Saturday, 6 November 2010

Defence And The Strategic Deficit

There is a very well written post by an anonymous author on the Phoenix Think Tank's blog.

The whole piece is well articulated and well worth reading.

This blog agrees with most of what is written in that piece.

However,we disagree with one point.

It is our position that that the size of the British Army is not the root of the problems in British defence spending.

It is the position of this blog that the currently planned defence budget is sufficient to field an army and navy capable of serving the independent interests of the people of the United Kingdom.

It is our belief that the poor return on investment which the British people receive from their defence spending is primarily caused by the following three problems:

1.The vast expenditure on land based air power which is the most inefficient means of providing air support for expeditionary  warfare.

2.The inefficient procurement system which is the result of the armed forces failure to rationalise their requirements as well as the Ministry of Defence's incompetent management.
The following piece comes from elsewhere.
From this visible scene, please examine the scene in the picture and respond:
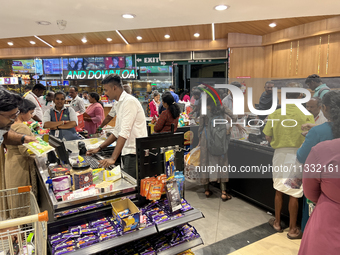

3.The poor force generation of the armed forces themselves.

The Strategic Defence and Security Review has singularly failed to realise substantial savings in the first of these three areas.

Primarily as a result of retaining the full Future Strategic Tanker Aircraft fleet and cutting two Harrier squadrons instead of 2 more expensive Tornado squadrons.

Subsequent Anglo French agreements are likely to increase problems in the second area.

Much of the financial difficulty faced by the Ministry of Defence is due to the vast expense of European Procurement projects such as the £20,000 Million Typhoon.

The third area is subject to action,however,in terms of air power the elimination of the Fleet Air Arm's Harriers leaves only the Royal Air Force's land based aircraft which have an exceedingly poor record of force generation.

Over the last 65 years,the Fleet Air Arm has deployed up to 82% of it's combat aircraft on operations while the Royal Air Force has never deployed more than 15% of it's combat aircraft to any war since 1945.

These land based combat aircraft took part in only 4 of the 7 major air wars which the United Kingdom has taken part in since the Second World War.

In every case they generated far fewer sorties per aircraft per day than the carrier based aircraft operating alongside them.

Until the above three problems are properly addressed the future looks bleak for the British armed forces and the taxpayers whom they serve.

This blog also has a fundamental issue with the government's apparent policy.

An issue which is summed up by the phrase "defence and the democratic defecit".

It is our principle that armed forces exist to do the will of the government and the government exists to do the will of the people.

The Lisbon Treaty,Strategic Defence and Security Review and subsequent Anglo French agreements run contrary to that principle.